The way they're specified explicitely allows implementations to optimize
more or less these function calls, up to the level of C, if the
customers wanted so.

And similarly, the C standard doesn't specify either what happens when
you reference a slot in a vector beyond (or before) the bounds of the
vector (so called 'array' in C).

It just happens that customers of C compilers tend to expect from their
compiler not to test out of bound errors.

In the case of Common Lisp, there's a declaration that allows the user
to tell the compiler what he'd like:

  (declaim (optimization (safety 0))) ; for no runtime out-of-bound error checking
  (declaim (optimization (safety 3))) ; for runtime out-of-bound error checking

The definition of levels 1 and 2 being left up to the implementation.

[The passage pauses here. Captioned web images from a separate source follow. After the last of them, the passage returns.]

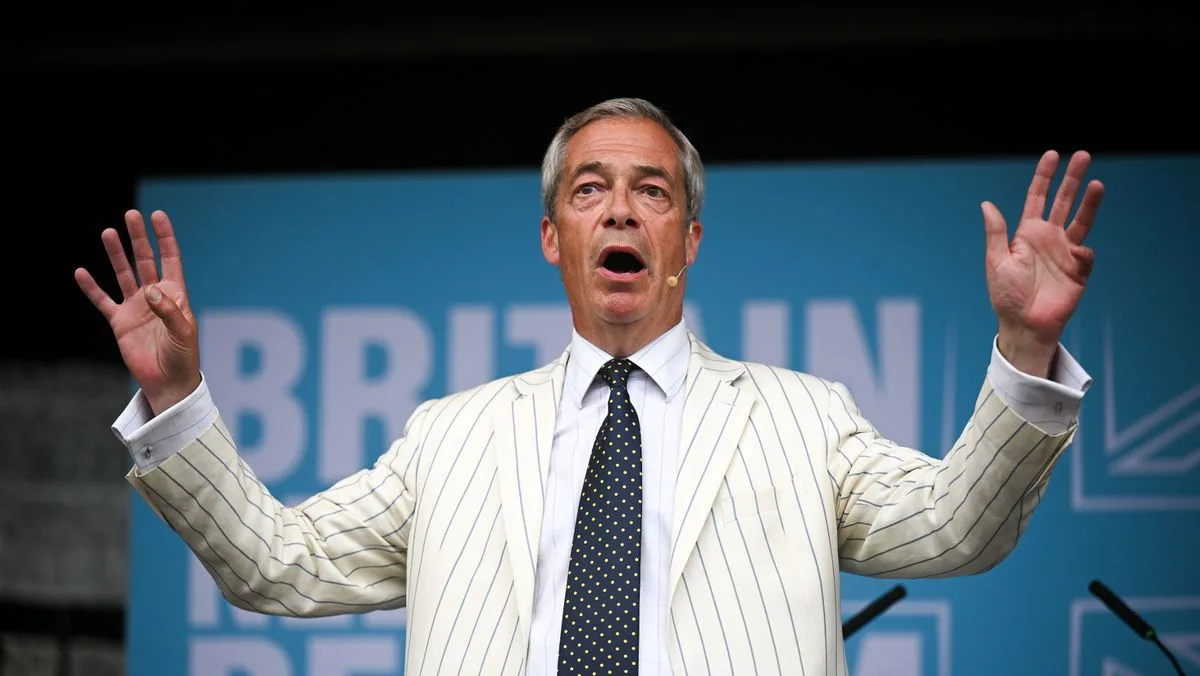 Reform UK Manifesto: Tax Cuts, Immigration Freeze, and Controversial Policies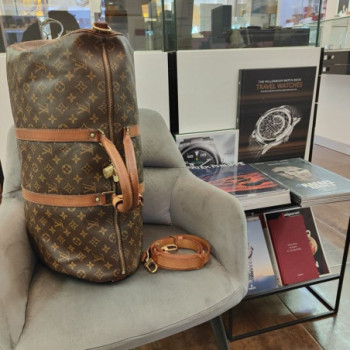 SAC DE VOYAGE LOUIS KEEPALL 50 VINTAGE MONOGRAM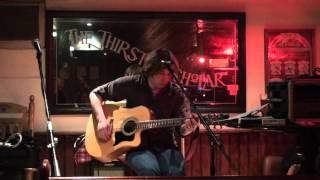David Soper - Our Lost Love - A Woman Like You - Live @ Thirsty Scholar 22-Feb-2011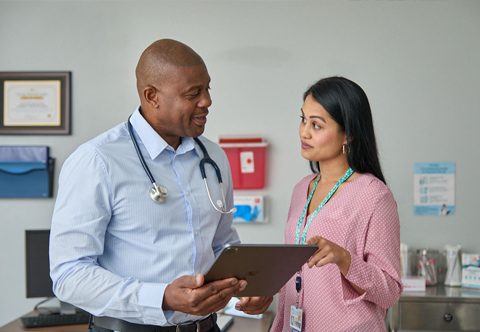 Partnering With Care Providers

> In the resulting C code I was happy to see that
> better optimization was possible than with AREF: inline C array access
> and lack of bound checking (for AREF, a function call is used for every
> access).  On the other hand, it could probably lead to unexpected
> behaviour in some buggy code to return a array instead of an integer?

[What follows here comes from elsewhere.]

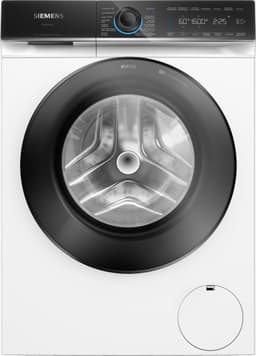 Siemens WG56B2ABFG - iQ700 - Wasmachine - 10 kg - 1600 rpm - Automatisch doseren - 30% zuiniger dan energielabel A - Added steam: minder gekreukte was - Home Connect - — thumbnail 1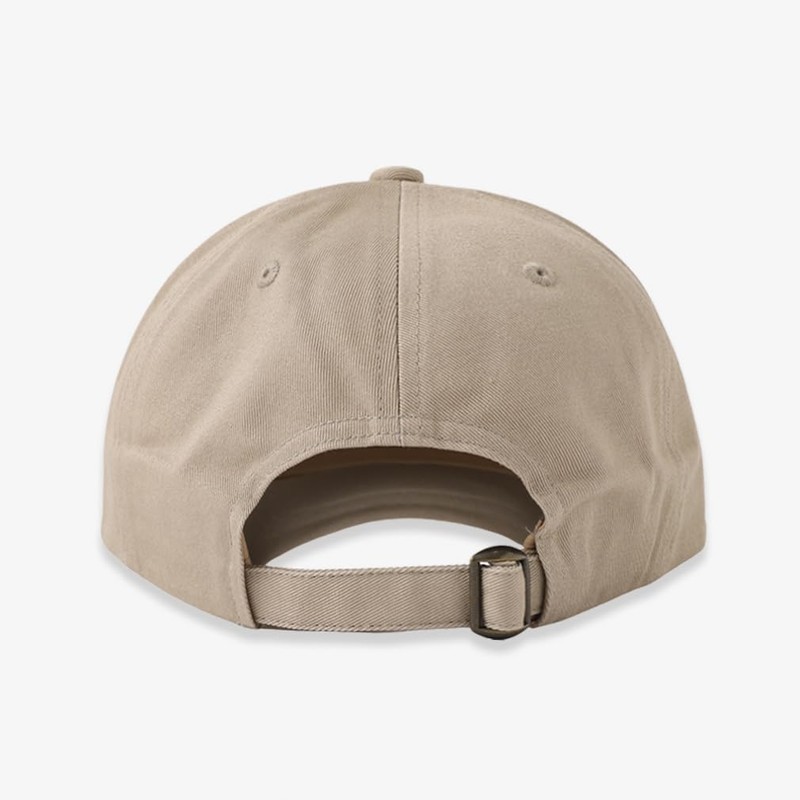 Champion 57-59 Twill Cap, Beige, 181-019A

Some other functions, when (safety 0) is specified, return an invalid
object.  This might be better than either the original vector or an
element of the vector.  However, SVREF is specified in such a way as to
be highly optimizable, so it is acceptable to make it faster and let it
return just what it has in the registers, even if it's the vector.  

-- 
__Pascal Bourguignon__                     http://www.informatimago.com/
A bad day in () is better than a good day in {}.